Ultra60/root# zpool status zpool2
pool: zpool2
state: ONLINE
scrub: none requested
config:

NAME STATE READ WRITE CKSUM
zpool2 ONLINE 0 0 0
mirror ONLINE 0 0 0
c4t0d0s0 ONLINE 0 0 0
c5t0d0s0 ONLINE 0 0 0

errors: No known data errors
The Base Test: No Write Cache

A standard needed to be created by which each additional run could be tested against. This base test was a straight create and copy.

ZFS is a tremendously fast system for creating a mirrored pool under. A 2TB mirrored poll takes only 4 seconds on an old dual 450MHz UltraSPARC II.
# Create mirrored pool of 2x 2.0TB drives
Ultra60/root# time zpool create -m /u003 zpool3 mirror c8t0d0 c9t0d0

real 0m4.09s
user 0m0.74s
sys 0m0.75s
The data to be copied with source and destination storage is easily listed.
# show source and destination zpools
Ultra60/root# zpool list
NAME SIZE USED AVAIL CAP HEALTH ALTROOT
zpool2 1.36T 905G 487G 65% ONLINE -
zpool3 1.81T 85.5K 1.81T 0% ONLINE -

The copy of over 900 GB between mirrored USB pairs takes about 41 hours.
# perform copy of 905GBytes of data from old source to new destination zpool
Ultra60/root# cd /u002 ; time cp -r . /u003
real 41h6m14.98s
user 0m47.54s
sys 5h36m59.29s
The time to destroy the 2 TB mirrored pool holding 900GB of data was about 2 seconds.
# erase and unmount new destination zpool
Ultra60/root# time zpool destroy zpool3
real 0m2.19s
user 0m0.02s
sys 0m0.14s
Another Base Test: Quad Mirrored Write Cache

The ZFS Intent Log can be split from the mirror onto higher throughput media, for the purpose of speeding writes. Because this is a write cache, it is extremely important that this media is redundant - a loss to the write cache can result in a corrupt pool and loss of data.

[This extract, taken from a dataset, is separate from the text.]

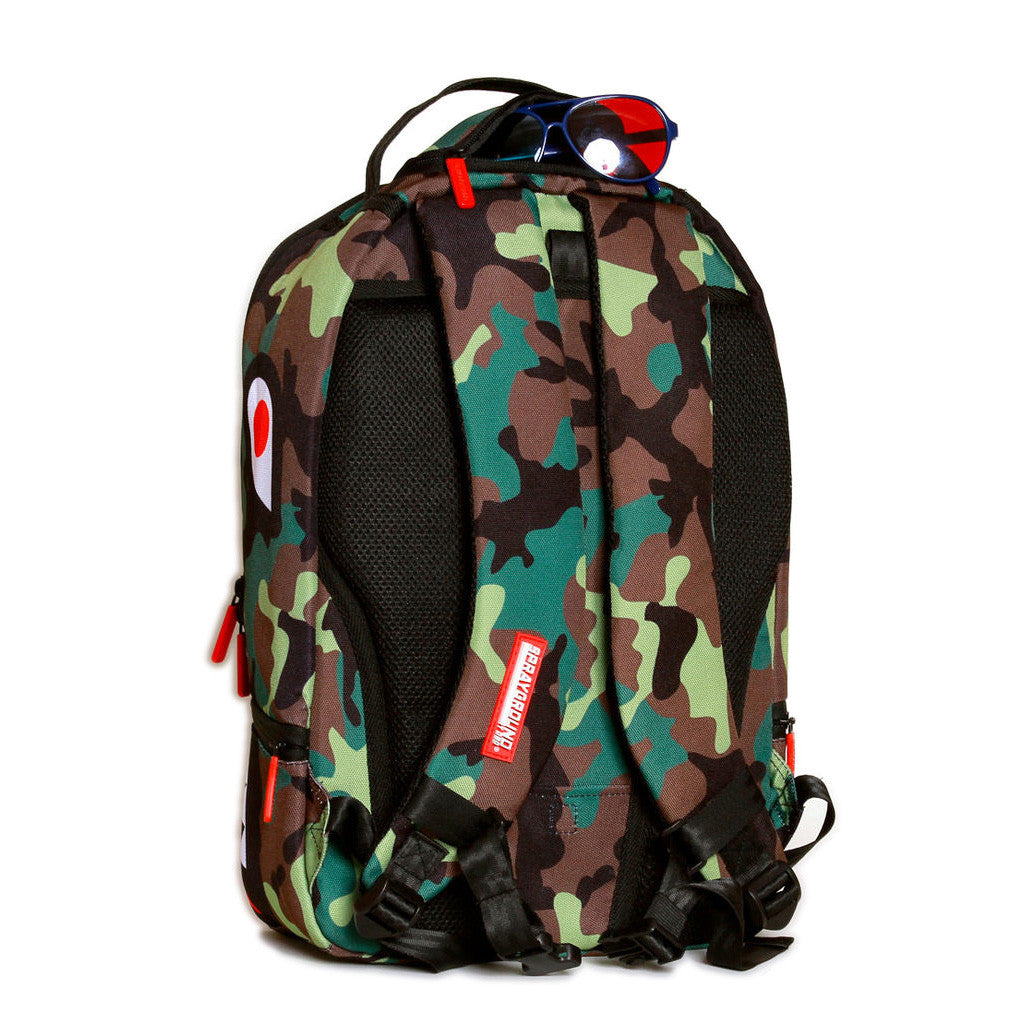 <!--020130108053138-->Sprayground - 'Camo Shark' [(Camo Pattern) Backpack]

The first test was to create a quad mirrored write cache. With 2 GB of RAM, there is absolutely no way that the quad 8 GB sticks would ever have more than a fraction flash used, but the hope is that such a small amount of flash used would allow the commodity sticks to perform well.

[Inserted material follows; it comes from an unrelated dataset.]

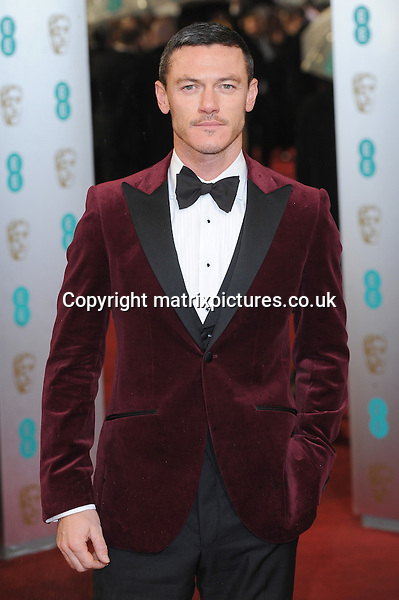 NON EXCLUSIVE PICTURE: PAUL TREADWAY / MATRIXPICTURES.CO.UK.PLEASE CREDIT ALL USES..WORLD RIGHTS..Welsh actor Luke Evans attending the 2013 EE British Academy Film Awards, at London's Royal Opera House...FEBRUARY 10th 2013..REF: PTY 13945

The 4x 8GB sticks were inserted into the system, they were found, formatted (see this article for additional USB stick handling under Solaris 10), and the system was now ready to accept them for creating a new destination pool.

Creation of 4x mirror ZFS Intent Log with 2TB mirror took longer - 20 seconds.
# Create mirrored pool with 4x 8GB USB sticks for ZIL for highest reliability
Ultra60/root# time zpool create -m /u003 zpool3 \
mirror c8t0d0 c9t0d0 \
log mirror c1t0d0s0 c2t0d0s0 c6t0d0s0 c7t0d0s0
real 0m20.01s
user 0m0.77s
sys 0m1.36s
The new zpool is clearly composed of a 4 way mirror.
# status of zpool, show devices
Ultra60/root# zpool status zpool3
pool: zpool3
state: ONLINE
scrub: none requested
config:

NAME STATE READ WRITE CKSUM
zpool3 ONLINE 0 0 0
mirror ONLINE 0 0 0
c8t0d0 ONLINE 0 0 0
c9t0d0 ONLINE 0 0 0
logs
mirror ONLINE 0 0 0
c1t0d0s0 ONLINE 0 0 0
c2t0d0s0 ONLINE 0 0 0
c6t0d0s0 ONLINE 0 0 0
c7t0d0s0 ONLINE 0 0 0

errors: No known data errors
No copy was done using the quad mirrored USB ZIL, because this level of redundancy was not needed.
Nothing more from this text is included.